Merge remote-tracking branch 'SimonSapin/ascii-literals'

brson · brson · commit 5784e2b748df · 2014-06-04T12:24:49.000-07:00
diff --git a/active/0000-ascii-literals.md b/active/0000-ascii-literals.md
@@ -0,0 +1,111 @@
+- Start Date: 2014-05-05
+- RFC PR #:
+- Rust Issue #:
+
+# Summary
+
+Add ASCII byte literals and ASCII byte string literals to the language,
+similar to the existing (Unicode) character and string literals.

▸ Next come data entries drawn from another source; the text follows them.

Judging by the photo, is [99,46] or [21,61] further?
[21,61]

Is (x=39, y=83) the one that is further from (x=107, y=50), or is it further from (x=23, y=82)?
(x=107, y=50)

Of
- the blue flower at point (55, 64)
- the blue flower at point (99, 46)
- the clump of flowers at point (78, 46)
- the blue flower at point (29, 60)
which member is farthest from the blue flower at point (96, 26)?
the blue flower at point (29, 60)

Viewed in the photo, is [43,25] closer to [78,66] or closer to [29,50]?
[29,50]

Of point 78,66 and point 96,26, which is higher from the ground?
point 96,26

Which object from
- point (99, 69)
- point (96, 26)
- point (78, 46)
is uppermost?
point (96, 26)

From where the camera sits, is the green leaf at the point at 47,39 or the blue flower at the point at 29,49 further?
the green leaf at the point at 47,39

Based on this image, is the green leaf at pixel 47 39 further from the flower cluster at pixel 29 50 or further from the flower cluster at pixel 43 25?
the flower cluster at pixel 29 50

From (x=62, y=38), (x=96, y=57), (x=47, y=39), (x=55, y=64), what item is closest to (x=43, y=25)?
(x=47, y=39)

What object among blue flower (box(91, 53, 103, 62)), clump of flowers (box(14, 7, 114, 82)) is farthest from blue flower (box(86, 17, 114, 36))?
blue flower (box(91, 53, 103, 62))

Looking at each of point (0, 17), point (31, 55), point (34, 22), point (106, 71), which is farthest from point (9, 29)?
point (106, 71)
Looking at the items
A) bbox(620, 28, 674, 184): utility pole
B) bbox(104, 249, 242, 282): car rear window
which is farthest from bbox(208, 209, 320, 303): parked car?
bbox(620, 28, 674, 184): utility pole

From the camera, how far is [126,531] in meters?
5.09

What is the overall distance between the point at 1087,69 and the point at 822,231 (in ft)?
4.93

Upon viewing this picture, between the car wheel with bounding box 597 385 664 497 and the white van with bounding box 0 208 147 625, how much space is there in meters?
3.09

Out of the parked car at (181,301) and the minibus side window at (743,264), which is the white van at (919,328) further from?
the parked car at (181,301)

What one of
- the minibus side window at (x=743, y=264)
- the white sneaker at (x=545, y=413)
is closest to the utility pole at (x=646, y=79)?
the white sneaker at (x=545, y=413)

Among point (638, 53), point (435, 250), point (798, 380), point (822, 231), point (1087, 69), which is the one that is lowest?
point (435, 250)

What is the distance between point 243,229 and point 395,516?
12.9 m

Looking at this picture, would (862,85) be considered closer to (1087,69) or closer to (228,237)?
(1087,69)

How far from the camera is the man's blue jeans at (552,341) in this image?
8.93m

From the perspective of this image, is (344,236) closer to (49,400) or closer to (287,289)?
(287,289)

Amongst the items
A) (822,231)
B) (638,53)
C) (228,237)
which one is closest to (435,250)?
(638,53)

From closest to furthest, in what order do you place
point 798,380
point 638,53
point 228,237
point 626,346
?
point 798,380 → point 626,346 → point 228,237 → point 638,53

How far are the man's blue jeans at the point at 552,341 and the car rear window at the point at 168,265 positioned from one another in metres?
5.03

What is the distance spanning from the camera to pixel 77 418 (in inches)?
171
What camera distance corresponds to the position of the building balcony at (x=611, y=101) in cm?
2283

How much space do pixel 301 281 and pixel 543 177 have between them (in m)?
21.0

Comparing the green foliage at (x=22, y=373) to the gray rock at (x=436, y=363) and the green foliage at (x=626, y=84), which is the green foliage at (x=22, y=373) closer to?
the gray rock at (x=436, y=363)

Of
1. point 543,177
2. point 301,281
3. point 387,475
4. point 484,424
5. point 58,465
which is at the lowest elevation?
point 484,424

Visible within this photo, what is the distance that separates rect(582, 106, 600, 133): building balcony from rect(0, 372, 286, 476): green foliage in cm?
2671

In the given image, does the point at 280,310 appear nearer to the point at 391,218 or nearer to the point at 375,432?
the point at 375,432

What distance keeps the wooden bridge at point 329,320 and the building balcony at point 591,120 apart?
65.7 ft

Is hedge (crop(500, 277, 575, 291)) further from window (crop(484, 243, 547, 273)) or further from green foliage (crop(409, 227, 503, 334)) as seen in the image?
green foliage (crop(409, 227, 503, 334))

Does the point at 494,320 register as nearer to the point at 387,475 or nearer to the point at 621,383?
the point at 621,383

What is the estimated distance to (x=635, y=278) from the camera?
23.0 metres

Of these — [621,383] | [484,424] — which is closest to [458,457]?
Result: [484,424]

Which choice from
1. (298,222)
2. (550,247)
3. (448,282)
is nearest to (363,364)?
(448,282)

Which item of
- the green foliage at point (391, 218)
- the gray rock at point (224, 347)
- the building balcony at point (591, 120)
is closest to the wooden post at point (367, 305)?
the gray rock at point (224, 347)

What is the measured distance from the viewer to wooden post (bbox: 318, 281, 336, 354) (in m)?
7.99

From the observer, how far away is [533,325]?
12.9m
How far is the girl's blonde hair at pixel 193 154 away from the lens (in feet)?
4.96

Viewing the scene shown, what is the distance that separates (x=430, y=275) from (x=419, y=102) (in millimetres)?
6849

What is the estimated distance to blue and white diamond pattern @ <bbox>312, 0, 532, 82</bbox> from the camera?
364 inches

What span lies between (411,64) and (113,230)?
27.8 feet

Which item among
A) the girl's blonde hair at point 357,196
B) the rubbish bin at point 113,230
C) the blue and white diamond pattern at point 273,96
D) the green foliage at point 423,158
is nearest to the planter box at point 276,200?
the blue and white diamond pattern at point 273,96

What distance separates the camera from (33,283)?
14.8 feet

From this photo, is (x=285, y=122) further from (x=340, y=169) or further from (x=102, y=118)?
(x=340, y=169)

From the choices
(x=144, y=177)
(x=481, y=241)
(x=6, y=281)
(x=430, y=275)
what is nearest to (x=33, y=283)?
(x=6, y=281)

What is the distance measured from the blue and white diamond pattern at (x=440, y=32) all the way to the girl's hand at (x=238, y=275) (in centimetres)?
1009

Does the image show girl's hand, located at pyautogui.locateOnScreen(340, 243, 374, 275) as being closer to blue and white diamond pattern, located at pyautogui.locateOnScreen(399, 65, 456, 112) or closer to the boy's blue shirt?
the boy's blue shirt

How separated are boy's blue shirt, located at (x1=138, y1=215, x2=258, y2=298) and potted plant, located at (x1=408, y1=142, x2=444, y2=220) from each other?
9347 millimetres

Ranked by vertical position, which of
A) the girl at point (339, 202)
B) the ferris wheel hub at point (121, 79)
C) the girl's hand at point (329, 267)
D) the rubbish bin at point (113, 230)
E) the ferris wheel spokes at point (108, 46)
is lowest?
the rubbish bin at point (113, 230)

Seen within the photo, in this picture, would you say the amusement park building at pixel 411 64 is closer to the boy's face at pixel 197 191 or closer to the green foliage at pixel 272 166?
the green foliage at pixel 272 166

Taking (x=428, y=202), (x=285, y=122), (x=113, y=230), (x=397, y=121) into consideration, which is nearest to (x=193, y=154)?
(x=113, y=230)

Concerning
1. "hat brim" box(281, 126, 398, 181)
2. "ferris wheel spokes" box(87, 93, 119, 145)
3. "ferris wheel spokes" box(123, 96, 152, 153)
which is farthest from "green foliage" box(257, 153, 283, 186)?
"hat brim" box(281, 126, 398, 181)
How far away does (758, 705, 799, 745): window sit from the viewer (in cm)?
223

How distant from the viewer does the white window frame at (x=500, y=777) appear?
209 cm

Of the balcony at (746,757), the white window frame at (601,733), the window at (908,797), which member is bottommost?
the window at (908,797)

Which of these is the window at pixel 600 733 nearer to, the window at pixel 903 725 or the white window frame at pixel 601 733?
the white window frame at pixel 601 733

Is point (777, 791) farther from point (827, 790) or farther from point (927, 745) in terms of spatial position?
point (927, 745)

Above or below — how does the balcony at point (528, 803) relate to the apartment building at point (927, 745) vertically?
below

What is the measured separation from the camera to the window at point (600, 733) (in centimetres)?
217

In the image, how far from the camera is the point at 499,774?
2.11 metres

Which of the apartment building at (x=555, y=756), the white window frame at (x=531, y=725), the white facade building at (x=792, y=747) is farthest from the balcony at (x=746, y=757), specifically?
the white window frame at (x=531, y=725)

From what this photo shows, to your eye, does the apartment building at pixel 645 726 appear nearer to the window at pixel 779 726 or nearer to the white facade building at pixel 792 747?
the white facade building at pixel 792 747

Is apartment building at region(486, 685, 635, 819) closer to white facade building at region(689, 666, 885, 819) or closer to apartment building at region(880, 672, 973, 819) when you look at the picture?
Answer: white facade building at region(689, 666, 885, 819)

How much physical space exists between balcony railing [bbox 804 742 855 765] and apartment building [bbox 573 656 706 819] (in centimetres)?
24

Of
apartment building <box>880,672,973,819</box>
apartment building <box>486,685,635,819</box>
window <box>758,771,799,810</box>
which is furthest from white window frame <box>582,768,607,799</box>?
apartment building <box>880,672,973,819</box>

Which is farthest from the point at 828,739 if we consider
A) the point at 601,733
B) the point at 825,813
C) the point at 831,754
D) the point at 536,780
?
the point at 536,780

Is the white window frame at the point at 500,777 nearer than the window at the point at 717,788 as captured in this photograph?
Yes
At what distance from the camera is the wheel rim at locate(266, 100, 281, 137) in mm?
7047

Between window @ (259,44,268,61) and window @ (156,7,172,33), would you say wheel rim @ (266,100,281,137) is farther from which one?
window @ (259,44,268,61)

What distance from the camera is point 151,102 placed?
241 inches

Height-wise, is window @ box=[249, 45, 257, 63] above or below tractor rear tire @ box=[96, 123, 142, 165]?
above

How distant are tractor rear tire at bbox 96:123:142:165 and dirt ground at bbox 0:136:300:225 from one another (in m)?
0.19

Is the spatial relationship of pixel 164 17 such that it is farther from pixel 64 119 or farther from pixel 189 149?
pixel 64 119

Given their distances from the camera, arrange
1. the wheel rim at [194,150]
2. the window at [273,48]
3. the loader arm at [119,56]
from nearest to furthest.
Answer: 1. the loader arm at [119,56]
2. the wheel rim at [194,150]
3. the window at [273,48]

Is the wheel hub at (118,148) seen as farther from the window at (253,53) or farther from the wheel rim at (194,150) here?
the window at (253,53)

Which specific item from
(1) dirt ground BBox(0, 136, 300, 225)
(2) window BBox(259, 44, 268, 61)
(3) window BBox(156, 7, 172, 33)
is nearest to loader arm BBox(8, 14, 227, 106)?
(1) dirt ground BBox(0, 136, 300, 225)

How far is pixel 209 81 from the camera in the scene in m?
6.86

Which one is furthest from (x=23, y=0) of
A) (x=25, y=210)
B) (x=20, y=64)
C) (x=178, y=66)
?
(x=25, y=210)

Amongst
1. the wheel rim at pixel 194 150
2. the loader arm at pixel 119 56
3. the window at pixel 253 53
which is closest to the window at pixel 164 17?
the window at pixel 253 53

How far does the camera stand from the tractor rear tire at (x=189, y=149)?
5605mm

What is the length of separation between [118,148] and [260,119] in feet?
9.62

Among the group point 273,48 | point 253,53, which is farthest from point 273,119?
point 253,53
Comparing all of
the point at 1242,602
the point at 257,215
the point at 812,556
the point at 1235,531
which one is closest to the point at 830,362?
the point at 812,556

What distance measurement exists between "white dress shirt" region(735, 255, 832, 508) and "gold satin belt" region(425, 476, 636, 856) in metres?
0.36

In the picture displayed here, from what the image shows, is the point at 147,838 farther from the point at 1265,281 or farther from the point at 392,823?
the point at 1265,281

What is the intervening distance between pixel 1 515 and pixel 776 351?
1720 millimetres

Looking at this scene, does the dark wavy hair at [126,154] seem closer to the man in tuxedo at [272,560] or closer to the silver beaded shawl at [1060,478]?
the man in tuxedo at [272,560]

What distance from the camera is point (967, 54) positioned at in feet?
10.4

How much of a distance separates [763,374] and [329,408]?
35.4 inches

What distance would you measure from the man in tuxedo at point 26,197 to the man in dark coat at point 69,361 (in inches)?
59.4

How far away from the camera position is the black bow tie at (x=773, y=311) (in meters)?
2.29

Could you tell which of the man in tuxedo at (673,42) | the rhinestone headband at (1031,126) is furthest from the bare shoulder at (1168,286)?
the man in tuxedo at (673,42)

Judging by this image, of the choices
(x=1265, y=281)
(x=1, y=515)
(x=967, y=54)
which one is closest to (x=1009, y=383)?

+Before the RFC process was in place, 
+this was discussed in [#4334](https://github.com/mozilla/rust/issues/4334).
+
+
+# Motivation
+
+Programs dealing with text usually should use Unicode,
+represented in Rust by the `str` and `char` types.
+In some cases however,
+a program may be dealing with bytes that can not be interpreted as Unicode as a whole,
+but still contain ASCII compatible bits.
+
+For example, the HTTP protocol was originally defined as Latin-1,
+but in practice different pieces of the same request or response
+can use different encodings.
+The PDF file format is mostly ASCII,
+but can contain UTF-16 strings and raw binary data.
+
+There is a precedent at least in Python, which has both Unicode and byte strings.
+
+
+# Drawbacks
+
+The language becomes slightly more complex,
+although that complexity should be limited to the parser.
+
+
+# Detailed design
+
+Using terminology from [the Reference Manual](http://static.rust-lang.org/doc/master/rust.html#character-and-string-literals):
+
+Extend the syntax of expressions and patterns to add
+byte literals of type `u8` and
+byte string literals of type `&'static [u8]` (or `[u8]`, post-DST).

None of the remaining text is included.